Opérations de Bourse : des rendements amputés par les frais des banques


Les frais appliqués sur les investissements financiers des épargnants sont très variables selon les intermédiaires. L'écart des coûts facturés par les courtiers en ligne et les banques traditionnelles s'accroît. Au détriment du rendement des placements des clients des grands réseaux.

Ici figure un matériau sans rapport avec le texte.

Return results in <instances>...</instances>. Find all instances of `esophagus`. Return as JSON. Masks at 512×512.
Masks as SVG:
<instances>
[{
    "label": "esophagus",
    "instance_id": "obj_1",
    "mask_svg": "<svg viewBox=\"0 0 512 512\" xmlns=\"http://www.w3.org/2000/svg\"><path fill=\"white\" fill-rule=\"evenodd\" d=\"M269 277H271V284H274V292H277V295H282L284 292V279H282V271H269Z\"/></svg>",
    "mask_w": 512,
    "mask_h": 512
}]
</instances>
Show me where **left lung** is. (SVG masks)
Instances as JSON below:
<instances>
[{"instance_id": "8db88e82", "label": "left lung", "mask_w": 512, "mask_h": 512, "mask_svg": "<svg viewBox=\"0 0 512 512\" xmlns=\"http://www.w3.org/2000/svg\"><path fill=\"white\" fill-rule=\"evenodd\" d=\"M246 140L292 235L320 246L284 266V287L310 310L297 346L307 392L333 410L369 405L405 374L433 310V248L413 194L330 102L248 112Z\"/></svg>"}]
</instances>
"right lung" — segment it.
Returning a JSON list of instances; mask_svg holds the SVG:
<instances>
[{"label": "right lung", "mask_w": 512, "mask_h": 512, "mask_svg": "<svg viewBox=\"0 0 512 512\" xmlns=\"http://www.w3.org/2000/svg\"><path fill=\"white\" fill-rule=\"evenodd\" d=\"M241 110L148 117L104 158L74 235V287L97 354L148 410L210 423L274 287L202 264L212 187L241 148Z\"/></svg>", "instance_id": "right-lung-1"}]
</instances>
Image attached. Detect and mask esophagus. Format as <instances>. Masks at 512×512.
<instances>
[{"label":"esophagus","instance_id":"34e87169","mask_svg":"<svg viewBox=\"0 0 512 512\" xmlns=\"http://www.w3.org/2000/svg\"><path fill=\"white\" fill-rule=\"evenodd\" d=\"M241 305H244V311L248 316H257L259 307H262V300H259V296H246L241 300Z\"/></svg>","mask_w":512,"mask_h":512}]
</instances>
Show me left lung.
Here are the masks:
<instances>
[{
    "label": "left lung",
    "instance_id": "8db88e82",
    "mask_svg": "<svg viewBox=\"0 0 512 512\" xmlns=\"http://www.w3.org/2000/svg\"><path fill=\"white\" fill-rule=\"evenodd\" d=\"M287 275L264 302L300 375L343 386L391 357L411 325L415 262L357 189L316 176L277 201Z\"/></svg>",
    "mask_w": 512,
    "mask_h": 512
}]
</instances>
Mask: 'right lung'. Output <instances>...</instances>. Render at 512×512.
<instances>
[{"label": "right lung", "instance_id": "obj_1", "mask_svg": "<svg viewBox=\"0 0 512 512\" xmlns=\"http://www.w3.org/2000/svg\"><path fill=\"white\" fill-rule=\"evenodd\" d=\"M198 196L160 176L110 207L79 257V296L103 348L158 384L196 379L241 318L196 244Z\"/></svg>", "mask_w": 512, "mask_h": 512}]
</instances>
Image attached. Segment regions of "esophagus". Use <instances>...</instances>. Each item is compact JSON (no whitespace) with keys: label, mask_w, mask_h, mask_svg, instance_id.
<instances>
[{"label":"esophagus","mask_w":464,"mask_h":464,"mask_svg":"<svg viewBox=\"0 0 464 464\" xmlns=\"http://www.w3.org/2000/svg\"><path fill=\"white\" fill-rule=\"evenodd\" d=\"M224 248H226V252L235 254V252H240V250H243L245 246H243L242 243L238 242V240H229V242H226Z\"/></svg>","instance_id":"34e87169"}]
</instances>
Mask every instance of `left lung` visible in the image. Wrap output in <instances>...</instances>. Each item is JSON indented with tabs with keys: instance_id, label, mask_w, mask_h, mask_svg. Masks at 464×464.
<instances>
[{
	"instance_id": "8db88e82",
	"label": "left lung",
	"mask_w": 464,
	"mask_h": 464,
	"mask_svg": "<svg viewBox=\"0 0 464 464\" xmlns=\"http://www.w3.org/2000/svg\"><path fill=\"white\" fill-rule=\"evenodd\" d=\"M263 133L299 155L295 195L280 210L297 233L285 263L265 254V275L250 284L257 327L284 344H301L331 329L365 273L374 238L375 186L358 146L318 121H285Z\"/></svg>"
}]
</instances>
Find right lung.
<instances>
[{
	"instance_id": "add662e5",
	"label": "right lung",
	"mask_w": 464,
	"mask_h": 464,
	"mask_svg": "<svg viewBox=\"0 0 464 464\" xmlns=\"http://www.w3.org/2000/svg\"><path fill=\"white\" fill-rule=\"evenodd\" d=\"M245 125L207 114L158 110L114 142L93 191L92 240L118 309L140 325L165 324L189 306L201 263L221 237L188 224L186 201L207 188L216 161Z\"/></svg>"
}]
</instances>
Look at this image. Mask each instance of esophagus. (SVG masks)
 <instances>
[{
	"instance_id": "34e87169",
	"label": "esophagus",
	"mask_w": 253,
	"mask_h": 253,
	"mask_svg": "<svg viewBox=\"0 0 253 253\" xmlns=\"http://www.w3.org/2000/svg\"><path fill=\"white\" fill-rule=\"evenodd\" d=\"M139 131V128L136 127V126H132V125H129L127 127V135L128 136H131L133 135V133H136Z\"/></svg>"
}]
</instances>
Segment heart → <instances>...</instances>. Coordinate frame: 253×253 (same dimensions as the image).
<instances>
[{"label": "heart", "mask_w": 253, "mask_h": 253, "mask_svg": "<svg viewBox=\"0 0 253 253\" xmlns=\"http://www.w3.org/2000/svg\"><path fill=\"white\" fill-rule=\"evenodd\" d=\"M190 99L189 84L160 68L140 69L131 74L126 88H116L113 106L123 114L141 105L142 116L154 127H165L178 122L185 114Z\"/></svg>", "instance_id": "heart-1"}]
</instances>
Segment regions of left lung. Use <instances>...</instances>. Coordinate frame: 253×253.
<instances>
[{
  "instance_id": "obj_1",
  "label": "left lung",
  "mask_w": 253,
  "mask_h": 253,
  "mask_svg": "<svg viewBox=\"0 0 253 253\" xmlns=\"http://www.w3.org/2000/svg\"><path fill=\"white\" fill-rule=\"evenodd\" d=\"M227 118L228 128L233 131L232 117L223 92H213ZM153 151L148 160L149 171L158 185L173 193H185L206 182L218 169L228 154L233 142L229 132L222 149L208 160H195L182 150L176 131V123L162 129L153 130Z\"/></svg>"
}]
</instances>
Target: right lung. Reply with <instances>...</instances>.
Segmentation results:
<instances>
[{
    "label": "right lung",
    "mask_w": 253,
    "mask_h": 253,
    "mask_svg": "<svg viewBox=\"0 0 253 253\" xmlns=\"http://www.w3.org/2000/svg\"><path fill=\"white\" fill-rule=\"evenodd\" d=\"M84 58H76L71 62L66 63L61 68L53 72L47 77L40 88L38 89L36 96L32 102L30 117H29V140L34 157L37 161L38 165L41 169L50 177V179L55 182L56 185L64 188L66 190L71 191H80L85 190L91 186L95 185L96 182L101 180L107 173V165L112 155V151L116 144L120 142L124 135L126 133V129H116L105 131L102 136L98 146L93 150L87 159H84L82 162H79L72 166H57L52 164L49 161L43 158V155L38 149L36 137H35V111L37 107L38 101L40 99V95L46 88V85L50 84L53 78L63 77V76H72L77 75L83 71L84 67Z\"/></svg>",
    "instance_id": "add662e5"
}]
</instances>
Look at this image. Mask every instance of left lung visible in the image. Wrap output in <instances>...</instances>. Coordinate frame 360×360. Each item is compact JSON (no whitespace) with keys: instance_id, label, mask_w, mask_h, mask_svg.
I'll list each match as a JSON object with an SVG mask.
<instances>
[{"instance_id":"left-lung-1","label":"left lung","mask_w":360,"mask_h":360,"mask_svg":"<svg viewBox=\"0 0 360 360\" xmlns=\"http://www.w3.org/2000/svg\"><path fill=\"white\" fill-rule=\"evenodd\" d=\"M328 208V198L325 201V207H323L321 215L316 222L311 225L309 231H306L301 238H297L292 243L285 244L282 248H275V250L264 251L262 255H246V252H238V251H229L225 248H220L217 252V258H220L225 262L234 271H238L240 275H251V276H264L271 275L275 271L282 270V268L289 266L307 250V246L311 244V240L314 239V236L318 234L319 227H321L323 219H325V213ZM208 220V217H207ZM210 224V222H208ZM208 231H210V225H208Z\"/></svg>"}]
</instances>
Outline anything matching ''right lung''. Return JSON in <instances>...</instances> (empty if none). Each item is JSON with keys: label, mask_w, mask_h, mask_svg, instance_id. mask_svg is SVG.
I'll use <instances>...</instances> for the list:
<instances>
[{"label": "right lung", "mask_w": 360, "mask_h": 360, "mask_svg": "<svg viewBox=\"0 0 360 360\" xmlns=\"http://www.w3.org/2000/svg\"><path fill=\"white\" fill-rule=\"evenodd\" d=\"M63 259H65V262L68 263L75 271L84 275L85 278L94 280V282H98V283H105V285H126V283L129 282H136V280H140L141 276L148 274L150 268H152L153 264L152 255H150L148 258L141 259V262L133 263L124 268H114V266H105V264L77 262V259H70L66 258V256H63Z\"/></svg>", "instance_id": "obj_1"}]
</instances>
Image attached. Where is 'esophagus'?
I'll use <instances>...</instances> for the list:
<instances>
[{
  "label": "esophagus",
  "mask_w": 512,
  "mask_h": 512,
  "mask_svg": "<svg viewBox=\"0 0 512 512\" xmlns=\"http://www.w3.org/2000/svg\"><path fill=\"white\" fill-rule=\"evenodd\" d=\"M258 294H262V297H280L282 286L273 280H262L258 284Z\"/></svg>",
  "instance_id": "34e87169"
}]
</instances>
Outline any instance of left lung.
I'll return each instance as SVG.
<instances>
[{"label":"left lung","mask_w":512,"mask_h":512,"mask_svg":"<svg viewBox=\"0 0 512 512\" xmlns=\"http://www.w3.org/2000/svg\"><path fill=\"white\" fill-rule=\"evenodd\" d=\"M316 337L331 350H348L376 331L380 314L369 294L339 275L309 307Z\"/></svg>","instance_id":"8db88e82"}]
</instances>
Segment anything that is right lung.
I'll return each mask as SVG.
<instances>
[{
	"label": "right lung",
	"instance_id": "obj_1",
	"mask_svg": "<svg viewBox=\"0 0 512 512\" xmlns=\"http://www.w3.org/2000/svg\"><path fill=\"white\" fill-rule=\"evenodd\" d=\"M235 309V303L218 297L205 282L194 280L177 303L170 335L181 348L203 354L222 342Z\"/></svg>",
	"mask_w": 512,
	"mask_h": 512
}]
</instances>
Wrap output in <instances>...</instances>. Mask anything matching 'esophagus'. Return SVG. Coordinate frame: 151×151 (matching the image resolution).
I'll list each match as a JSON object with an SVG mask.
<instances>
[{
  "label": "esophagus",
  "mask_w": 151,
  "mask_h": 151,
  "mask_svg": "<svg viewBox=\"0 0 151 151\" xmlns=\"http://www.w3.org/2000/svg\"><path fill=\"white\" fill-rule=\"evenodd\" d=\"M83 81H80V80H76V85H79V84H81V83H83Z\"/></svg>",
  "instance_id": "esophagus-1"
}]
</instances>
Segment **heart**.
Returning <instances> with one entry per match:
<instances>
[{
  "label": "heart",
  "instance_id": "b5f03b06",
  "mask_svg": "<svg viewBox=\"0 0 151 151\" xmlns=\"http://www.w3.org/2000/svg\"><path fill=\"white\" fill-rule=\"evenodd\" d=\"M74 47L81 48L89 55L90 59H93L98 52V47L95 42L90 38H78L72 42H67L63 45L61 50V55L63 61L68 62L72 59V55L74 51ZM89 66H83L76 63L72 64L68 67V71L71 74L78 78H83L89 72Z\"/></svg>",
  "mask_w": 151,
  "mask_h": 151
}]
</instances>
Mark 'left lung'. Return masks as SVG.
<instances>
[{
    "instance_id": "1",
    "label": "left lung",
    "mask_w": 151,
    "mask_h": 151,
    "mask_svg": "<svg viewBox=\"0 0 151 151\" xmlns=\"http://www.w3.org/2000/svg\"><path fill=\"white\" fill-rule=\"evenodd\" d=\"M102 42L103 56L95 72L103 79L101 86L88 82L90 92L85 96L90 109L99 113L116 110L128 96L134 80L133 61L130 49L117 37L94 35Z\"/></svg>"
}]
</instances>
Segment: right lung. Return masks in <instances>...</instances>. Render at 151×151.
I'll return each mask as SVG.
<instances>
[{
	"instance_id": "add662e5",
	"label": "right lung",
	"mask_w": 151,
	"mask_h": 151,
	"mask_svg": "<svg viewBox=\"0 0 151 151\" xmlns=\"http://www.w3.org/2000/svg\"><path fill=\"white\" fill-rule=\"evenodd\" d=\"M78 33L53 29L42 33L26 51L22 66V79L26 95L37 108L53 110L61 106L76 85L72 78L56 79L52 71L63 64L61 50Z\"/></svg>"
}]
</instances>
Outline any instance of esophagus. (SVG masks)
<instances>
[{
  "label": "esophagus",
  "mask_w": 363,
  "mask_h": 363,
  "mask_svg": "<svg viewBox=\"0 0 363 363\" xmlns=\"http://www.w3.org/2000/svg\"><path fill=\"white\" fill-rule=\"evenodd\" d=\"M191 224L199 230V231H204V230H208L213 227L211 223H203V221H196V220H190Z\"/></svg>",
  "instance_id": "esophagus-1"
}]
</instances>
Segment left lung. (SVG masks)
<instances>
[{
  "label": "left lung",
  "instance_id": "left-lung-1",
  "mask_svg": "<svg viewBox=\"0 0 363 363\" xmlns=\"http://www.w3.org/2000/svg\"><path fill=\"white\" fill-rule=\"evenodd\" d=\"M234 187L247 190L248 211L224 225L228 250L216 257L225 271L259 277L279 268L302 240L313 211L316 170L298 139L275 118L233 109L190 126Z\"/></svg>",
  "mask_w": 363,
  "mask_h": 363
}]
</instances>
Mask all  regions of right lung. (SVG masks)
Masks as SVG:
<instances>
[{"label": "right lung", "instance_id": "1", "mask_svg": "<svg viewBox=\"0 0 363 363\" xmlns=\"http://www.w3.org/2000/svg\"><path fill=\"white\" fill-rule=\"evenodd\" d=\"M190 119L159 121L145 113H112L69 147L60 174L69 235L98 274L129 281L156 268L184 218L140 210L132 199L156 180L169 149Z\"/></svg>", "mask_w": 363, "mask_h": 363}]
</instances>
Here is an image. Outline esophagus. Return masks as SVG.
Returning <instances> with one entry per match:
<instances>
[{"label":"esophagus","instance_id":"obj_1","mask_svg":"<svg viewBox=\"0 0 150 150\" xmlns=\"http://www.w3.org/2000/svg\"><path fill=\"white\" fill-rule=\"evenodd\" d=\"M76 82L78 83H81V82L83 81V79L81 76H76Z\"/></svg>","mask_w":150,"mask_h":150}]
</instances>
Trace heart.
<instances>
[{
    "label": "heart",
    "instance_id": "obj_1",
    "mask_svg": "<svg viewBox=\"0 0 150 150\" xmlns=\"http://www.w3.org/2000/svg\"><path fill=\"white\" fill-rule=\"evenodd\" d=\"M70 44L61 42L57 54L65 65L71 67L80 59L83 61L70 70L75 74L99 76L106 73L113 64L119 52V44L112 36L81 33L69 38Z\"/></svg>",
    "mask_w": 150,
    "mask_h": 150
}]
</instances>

L'Autorité des marchés financiers

« Les frais des placements financiers ont un impact parfois non négligeable sur le rendement des placements. » L’Autorité des marchés financiers (AMF), dans son Observatoire de l’épargne de mai 2014, dresse un bilan peu reluisant de la tarification appliquée par les banques traditionnelles aux investissements financiers de leurs clients. Des coûts élevés, propres à ces établissements, qui amputent sensiblement la rentabilité des placements des particuliers.

Passer un ordre 2,5 fois moins cher chez un courtier

Le constat du gendarme de la Bourse s’appuie notamment sur les différences entre les frais pratiqués par les grands réseaux et ceux facturés par les spécialistes de l’épargne en ligne. « Internet constitue le canal le moins onéreux pour passer des ordres d’achat ou de vente d’actions », remarquent les auteurs du dossier. Le coût moyen d’une opération d’un montant de 5.000 euros se limite ainsi à 10,4 euros en passant par un courtier en ligne, contre 26,50 euros pour une banque traditionnelle. Soit un rapport de 1 à 2,5. Mais surtout, ce fossé tend à se creuser puisque les frais des banques ont augmenté de 6% en 2 ans tandis qu’ils ont reculé sur la même période de 7,5% chez leurs concurrents.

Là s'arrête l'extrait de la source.